§ Work to complete
Retype every entry exactly, character for character.
— start of Extracted information —
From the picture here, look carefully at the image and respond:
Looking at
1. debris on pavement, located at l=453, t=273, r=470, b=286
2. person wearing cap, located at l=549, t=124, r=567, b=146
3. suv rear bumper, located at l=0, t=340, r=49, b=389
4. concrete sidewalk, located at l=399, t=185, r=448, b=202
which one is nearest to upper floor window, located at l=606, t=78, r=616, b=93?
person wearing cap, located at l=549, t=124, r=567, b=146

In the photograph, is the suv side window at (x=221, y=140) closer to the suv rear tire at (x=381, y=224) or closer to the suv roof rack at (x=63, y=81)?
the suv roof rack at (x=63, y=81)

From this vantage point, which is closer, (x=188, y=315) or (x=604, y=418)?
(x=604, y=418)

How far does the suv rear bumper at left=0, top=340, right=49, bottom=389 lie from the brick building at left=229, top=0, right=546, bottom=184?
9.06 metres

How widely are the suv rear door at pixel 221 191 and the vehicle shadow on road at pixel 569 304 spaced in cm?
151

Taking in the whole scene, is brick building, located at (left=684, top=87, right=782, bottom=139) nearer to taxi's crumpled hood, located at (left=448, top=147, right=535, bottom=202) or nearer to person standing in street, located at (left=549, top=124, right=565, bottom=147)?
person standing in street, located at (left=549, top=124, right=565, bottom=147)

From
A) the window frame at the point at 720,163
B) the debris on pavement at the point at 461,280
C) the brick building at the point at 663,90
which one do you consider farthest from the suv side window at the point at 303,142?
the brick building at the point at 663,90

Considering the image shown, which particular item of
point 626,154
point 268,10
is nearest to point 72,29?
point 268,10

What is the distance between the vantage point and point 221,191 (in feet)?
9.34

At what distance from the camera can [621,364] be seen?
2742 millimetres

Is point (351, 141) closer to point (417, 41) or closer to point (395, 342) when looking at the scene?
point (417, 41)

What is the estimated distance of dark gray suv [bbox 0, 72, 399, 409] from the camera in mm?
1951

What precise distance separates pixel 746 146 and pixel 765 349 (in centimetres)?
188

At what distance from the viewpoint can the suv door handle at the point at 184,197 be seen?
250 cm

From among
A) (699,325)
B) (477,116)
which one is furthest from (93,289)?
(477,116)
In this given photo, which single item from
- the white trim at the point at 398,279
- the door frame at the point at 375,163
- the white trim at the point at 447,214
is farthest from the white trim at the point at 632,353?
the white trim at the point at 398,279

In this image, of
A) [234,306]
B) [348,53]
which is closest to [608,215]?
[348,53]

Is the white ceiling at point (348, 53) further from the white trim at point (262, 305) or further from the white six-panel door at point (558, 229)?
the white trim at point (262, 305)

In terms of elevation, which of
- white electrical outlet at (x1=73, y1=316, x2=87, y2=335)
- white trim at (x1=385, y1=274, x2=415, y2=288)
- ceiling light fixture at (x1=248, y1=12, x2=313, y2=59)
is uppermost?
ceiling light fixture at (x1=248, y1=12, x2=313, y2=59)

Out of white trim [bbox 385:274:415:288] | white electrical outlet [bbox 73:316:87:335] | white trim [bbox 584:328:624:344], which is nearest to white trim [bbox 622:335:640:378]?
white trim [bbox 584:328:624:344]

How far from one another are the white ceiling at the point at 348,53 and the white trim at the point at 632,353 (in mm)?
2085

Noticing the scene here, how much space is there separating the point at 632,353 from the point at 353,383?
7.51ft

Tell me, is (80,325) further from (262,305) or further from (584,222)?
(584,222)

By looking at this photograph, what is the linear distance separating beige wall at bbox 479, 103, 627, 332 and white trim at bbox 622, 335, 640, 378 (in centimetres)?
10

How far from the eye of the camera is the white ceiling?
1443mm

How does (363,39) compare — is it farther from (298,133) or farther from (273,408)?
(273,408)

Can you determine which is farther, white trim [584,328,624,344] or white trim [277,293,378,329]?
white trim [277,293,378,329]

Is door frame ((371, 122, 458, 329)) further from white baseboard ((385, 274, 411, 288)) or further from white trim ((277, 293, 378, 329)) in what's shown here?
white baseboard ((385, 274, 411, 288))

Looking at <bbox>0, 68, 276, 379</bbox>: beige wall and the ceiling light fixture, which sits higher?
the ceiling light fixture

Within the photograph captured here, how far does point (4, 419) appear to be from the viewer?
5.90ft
— end of Extracted information —
§ Correct response
From the picture here, look carefully at the image and respond:
Looking at
1. debris on pavement, located at l=453, t=273, r=470, b=286
2. person wearing cap, located at l=549, t=124, r=567, b=146
3. suv rear bumper, located at l=0, t=340, r=49, b=389
4. concrete sidewalk, located at l=399, t=185, r=448, b=202
which one is nearest to upper floor window, located at l=606, t=78, r=616, b=93?
person wearing cap, located at l=549, t=124, r=567, b=146

In the photograph, is the suv side window at (x=221, y=140) closer to the suv rear tire at (x=381, y=224) or closer to the suv roof rack at (x=63, y=81)?
the suv roof rack at (x=63, y=81)

From this vantage point, which is closer, (x=188, y=315) or (x=604, y=418)?
(x=604, y=418)

How far does the suv rear bumper at left=0, top=340, right=49, bottom=389 lie from the brick building at left=229, top=0, right=546, bottom=184?
9.06 metres

How widely are the suv rear door at pixel 221 191 and the vehicle shadow on road at pixel 569 304 spaced in cm?
151

Taking in the whole scene, is brick building, located at (left=684, top=87, right=782, bottom=139) nearer to taxi's crumpled hood, located at (left=448, top=147, right=535, bottom=202) or nearer to person standing in street, located at (left=549, top=124, right=565, bottom=147)?
person standing in street, located at (left=549, top=124, right=565, bottom=147)

From
A) the window frame at the point at 720,163
B) the debris on pavement at the point at 461,280
C) the brick building at the point at 663,90
which one do you consider farthest from the suv side window at the point at 303,142?
the brick building at the point at 663,90

Considering the image shown, which particular item of
point 626,154
point 268,10
is nearest to point 72,29?
point 268,10

What is the distance between the vantage point and point 221,191 (in feet)?
9.34

At what distance from the camera can [621,364] be seen?
2742 millimetres

Is point (351, 141) closer to point (417, 41) or closer to point (395, 342) when looking at the scene?
point (417, 41)

What is the estimated distance of dark gray suv [bbox 0, 72, 399, 409] from the camera in mm?
1951

What precise distance separates pixel 746 146 and pixel 765 349 (in centimetres)?
188

At what distance from the viewpoint can the suv door handle at the point at 184,197 be seen?
250 cm

From among
A) (699,325)
B) (477,116)
which one is furthest from (93,289)?
(477,116)
In this given photo, which single item from
- the white trim at the point at 398,279
- the door frame at the point at 375,163
- the white trim at the point at 447,214
is farthest from the white trim at the point at 632,353?
the white trim at the point at 398,279

In this image, of
A) [234,306]
B) [348,53]
which is closest to [608,215]?
[348,53]

Is the white ceiling at point (348, 53) further from the white trim at point (262, 305) or further from the white six-panel door at point (558, 229)?
the white trim at point (262, 305)

In terms of elevation, which of
- white electrical outlet at (x1=73, y1=316, x2=87, y2=335)
- white trim at (x1=385, y1=274, x2=415, y2=288)
- ceiling light fixture at (x1=248, y1=12, x2=313, y2=59)
is uppermost?
ceiling light fixture at (x1=248, y1=12, x2=313, y2=59)

Out of white trim [bbox 385:274:415:288] | white electrical outlet [bbox 73:316:87:335] | white trim [bbox 584:328:624:344], which is nearest to white trim [bbox 622:335:640:378]?
white trim [bbox 584:328:624:344]

How far from one another are the white ceiling at the point at 348,53 and the white trim at the point at 632,353 (in mm)?
2085

Noticing the scene here, how much space is there separating the point at 632,353 from the point at 353,383?
7.51ft

Tell me, is (80,325) further from (262,305) or further from (584,222)?
(584,222)

By looking at this photograph, what is the linear distance separating beige wall at bbox 479, 103, 627, 332 and white trim at bbox 622, 335, 640, 378 (in centimetres)?
10

How far from the eye of the camera is the white ceiling?
1443mm

How does (363,39) compare — is it farther from (298,133) or farther from (273,408)?
(273,408)

Can you determine which is farther, white trim [584,328,624,344] or white trim [277,293,378,329]?
white trim [277,293,378,329]

Is door frame ((371, 122, 458, 329)) further from white baseboard ((385, 274, 411, 288)) or further from white trim ((277, 293, 378, 329)) in what's shown here?
white baseboard ((385, 274, 411, 288))

Looking at <bbox>0, 68, 276, 379</bbox>: beige wall and the ceiling light fixture, which sits higher?
the ceiling light fixture

Within the photograph captured here, how far does point (4, 419) appear to be from the viewer?
5.90ft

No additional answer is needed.